***** Quoted passage *****

Understanding allosteric enzyme regulation is essential for B. Pharm students preparing for pharmacology and biochemistry exams. This concise guide covers mechanisms, models, kinetics, and physiological examples of allosteric control, emphasizing concepts like cooperative binding, homotropic and heterotropic effectors, MWC and KNF models, and pharmacological modulation. Questions focus on real enzymes (e.g., ATCase, PFK), regulatory sites, Hill coefficient interpretation, and implications for drug design. Each MCQ reinforces critical thinking about how modulators alter enzyme activity, metabolic flux, and therapeutic strategies. Ideal for revision and test practice, these questions deepen conceptual and applied knowledge in pharmaceutical contexts. Now let’s test your knowledge with 50 MCQs on this topic.

Q1. Which model explains allosteric regulation by assuming concerted transitions between tense (T) and relaxed (R) states?

  • Sequential (KNF) model
  • Michaelis-Menten model
  • Monod-Wyman-Changeux (MWC) model
  • Induced-fit model

Correct Answer: Monod-Wyman-Changeux (MWC) model

Q2. A Hill coefficient greater than 1 indicates which of the following?

  • Negative cooperativity
  • No cooperativity
  • Positive cooperativity
  • Irreversible inhibition

Correct Answer: Positive cooperativity

Q3. Homotropic allosteric regulation involves which type of effector?

  • A different molecule binding at a regulatory site
  • The substrate itself acting as effector
  • An irreversible covalent modifier
  • A competitive inhibitor

Correct Answer: The substrate itself acting as effector

Q4. Which kinetic curve is characteristic of many allosteric enzymes with cooperative substrate binding?

  • Hyperbolic Michaelis-Menten curve
  • Linear dependence of velocity on substrate
  • Sigmoidal velocity versus substrate concentration curve
  • Parabolic inhibition curve

Correct Answer: Sigmoidal velocity versus substrate concentration curve

Q5. Where does an allosteric effector bind on an enzyme?

  • Active site only
  • Regulatory or allosteric site distinct from the active site
  • At the peptide bond
  • Only at the enzyme-substrate complex

Correct Answer: Regulatory or allosteric site distinct from the active site

Q6. Which of the following is an example of a heterotropic effector?

  • Substrate acting on its own enzyme
  • ATP acting on phosphofructokinase
  • Salt concentration changes
  • Temperature changes

Correct Answer: ATP acting on phosphofructokinase

Q7. Allosteric activators typically have which effect on enzyme kinetics?

  • Decrease substrate affinity and reduce Vmax
  • Increase substrate affinity and often increase catalytic efficiency
  • Cause irreversible enzyme denaturation
  • Convert enzyme into a non-functional monomer

Correct Answer: Increase substrate affinity and often increase catalytic efficiency

Q8. Aspartate transcarbamoylase (ATCase) is a classical example of an allosteric enzyme regulated by which nucleotide as a feedback inhibitor?

***** Dataset records *****

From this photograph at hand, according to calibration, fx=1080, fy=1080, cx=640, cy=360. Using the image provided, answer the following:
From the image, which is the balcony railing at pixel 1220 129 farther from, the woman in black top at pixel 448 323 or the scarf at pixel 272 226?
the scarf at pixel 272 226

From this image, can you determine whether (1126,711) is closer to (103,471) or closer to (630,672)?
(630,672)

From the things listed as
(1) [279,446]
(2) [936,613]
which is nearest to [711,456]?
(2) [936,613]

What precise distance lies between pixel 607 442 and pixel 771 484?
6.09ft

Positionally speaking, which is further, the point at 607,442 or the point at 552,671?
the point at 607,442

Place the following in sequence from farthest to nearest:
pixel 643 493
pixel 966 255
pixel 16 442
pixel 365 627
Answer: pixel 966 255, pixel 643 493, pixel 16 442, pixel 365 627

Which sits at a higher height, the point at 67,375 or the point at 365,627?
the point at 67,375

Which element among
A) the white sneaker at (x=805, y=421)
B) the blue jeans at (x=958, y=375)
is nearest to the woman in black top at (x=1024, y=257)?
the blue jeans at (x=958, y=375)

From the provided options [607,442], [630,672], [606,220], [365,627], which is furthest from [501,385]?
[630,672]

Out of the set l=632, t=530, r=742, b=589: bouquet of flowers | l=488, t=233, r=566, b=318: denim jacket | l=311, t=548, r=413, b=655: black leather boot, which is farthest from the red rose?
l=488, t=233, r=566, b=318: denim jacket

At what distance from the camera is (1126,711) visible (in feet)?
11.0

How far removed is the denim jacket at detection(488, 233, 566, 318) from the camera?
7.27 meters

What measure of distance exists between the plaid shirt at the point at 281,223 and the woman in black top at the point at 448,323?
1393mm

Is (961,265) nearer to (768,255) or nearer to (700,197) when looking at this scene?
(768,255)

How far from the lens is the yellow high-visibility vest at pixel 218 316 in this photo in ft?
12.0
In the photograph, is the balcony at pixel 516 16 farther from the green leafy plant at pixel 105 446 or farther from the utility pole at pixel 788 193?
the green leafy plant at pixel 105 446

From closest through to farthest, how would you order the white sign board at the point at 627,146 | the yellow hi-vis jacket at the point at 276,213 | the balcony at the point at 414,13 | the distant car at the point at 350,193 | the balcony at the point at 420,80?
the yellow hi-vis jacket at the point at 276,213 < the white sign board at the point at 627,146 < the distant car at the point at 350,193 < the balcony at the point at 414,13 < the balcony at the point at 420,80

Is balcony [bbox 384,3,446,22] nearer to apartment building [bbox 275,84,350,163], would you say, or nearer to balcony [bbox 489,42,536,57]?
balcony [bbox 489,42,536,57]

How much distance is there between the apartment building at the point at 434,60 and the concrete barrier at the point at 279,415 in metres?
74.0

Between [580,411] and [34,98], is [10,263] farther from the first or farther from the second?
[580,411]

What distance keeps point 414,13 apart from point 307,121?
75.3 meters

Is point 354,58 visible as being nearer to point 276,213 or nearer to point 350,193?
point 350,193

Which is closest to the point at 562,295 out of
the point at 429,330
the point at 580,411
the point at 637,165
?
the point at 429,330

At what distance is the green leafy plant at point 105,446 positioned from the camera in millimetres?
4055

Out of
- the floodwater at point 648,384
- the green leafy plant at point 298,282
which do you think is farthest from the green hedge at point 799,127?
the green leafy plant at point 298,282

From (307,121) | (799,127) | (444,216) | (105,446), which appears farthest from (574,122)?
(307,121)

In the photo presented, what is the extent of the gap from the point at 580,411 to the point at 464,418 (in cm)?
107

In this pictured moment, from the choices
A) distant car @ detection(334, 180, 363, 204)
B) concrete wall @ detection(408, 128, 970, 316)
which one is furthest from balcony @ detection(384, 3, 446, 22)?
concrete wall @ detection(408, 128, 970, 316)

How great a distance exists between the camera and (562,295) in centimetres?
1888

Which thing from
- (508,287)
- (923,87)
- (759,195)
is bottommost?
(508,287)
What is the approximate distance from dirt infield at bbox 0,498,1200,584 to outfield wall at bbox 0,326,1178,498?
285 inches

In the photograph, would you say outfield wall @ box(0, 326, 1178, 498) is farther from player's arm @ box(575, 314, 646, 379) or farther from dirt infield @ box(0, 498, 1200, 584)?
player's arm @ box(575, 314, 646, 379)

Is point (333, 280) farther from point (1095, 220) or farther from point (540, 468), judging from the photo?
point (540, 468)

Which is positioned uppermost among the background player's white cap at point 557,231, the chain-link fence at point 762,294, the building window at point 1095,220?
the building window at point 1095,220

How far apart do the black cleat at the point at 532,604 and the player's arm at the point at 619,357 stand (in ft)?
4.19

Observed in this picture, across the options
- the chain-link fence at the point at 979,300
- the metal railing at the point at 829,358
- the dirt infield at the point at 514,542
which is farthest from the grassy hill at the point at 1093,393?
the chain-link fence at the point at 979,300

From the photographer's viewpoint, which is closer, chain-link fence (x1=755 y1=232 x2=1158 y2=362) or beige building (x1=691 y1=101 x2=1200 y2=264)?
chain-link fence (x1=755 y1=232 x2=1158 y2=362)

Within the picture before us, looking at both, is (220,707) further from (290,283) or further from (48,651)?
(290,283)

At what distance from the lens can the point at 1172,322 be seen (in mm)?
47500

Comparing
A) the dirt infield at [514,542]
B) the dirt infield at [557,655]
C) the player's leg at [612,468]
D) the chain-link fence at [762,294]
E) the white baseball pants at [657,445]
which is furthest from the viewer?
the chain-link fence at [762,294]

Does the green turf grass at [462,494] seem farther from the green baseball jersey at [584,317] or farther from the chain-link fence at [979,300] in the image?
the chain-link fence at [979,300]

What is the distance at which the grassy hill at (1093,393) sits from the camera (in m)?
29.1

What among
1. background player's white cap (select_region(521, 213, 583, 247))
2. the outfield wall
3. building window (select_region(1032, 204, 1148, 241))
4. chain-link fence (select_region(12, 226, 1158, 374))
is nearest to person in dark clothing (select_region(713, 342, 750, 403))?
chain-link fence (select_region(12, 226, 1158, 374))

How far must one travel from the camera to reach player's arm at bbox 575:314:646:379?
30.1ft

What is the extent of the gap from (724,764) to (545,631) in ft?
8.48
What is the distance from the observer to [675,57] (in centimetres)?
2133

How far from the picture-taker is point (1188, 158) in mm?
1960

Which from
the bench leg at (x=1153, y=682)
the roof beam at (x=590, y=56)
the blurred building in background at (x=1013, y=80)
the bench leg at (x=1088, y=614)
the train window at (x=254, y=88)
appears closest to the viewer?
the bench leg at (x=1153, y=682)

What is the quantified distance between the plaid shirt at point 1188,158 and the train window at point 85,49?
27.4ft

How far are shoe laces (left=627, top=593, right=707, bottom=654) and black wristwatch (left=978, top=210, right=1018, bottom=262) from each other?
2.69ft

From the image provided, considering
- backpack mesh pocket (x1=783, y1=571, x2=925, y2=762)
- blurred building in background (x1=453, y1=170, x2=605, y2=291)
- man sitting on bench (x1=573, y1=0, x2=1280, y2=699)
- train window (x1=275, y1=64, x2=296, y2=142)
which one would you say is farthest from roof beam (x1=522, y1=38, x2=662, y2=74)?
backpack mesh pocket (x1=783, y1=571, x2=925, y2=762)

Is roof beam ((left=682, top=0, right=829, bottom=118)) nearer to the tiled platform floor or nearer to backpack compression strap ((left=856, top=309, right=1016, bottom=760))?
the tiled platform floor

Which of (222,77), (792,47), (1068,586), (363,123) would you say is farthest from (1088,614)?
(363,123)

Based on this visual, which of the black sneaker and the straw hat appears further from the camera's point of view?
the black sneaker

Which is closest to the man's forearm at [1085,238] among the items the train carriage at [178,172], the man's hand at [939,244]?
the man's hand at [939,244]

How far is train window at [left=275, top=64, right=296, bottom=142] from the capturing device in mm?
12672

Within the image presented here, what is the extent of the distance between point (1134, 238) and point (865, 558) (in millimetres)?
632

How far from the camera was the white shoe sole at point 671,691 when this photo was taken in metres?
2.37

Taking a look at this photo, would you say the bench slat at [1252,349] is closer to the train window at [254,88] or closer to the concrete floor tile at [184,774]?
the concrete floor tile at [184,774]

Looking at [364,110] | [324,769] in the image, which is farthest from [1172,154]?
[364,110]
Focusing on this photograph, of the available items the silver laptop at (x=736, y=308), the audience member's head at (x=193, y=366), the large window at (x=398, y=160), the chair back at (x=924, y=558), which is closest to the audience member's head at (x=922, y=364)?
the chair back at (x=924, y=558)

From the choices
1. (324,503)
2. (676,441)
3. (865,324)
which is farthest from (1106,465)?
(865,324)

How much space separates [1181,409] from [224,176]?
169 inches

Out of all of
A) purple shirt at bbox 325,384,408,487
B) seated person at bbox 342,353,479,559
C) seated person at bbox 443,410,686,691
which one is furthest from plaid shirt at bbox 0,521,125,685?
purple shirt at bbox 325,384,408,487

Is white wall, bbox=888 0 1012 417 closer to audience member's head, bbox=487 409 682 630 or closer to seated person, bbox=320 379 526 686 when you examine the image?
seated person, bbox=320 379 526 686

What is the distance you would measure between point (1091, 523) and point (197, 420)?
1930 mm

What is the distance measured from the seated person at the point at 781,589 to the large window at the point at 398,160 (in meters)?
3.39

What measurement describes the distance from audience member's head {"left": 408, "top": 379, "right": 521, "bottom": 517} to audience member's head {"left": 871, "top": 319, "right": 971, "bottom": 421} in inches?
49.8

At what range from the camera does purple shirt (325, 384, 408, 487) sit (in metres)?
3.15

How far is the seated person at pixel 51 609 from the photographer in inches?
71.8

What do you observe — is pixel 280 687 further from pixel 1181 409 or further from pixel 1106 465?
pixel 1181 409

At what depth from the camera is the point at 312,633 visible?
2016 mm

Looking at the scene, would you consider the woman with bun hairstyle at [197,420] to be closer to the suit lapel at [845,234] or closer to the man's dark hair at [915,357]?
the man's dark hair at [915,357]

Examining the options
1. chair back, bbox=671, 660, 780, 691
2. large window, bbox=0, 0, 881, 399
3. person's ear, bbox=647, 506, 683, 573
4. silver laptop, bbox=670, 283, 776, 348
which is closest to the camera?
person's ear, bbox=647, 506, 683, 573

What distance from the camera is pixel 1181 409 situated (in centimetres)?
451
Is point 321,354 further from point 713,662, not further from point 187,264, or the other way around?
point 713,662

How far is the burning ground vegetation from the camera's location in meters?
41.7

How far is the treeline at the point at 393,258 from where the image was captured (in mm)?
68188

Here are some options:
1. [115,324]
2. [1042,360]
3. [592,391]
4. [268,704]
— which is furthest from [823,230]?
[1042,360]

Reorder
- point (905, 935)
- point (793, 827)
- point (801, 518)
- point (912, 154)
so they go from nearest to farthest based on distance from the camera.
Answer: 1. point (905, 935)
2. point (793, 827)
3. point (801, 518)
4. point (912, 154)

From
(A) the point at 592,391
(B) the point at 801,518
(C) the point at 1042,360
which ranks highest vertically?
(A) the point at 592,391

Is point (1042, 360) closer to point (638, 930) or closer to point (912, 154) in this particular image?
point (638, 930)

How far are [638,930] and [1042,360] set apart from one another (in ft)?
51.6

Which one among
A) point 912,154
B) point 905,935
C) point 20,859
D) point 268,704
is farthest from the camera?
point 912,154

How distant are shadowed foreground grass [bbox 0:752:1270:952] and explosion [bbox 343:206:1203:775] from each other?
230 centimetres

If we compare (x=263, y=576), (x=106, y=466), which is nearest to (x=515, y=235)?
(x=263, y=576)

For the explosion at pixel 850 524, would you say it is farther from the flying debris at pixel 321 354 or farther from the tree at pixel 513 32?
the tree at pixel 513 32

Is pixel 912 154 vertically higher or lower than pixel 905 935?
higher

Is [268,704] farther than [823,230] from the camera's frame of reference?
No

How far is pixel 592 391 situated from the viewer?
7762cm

*****

• **Problems to work on**
a: For each statement about the allosteric enzyme regulation quiz, answer yes or no and quote the words that settle it. (i) A Hill coefficient greater than 1 is said to indicate negative cooperativity. (ii) ATP acting on phosphofructokinase is given as an example of a heterotropic effector. (iii) In homotropic regulation, a different molecule binds at a regulatory site.
b: Copy the allosteric enzyme regulation quiz word for word, from "Q6. Which of" to "on enzyme kinetics?".
You can set the lines aside.

• **Task-by-task results**
a:
(i) No: "Correct Answer: Positive cooperativity"
(ii) Yes: "Correct Answer: ATP acting on phosphofructokinase"
(iii) No: "Correct Answer: The substrate itself acting as effector"

b:
Q6. Which of the following is an example of a heterotropic effector?

  • Substrate acting on its own enzyme
  • ATP acting on phosphofructokinase
  • Salt concentration changes
  • Temperature changes

Correct Answer: ATP acting on phosphofructokinase

Q7. Allosteric activators typically have which effect on enzyme kinetics?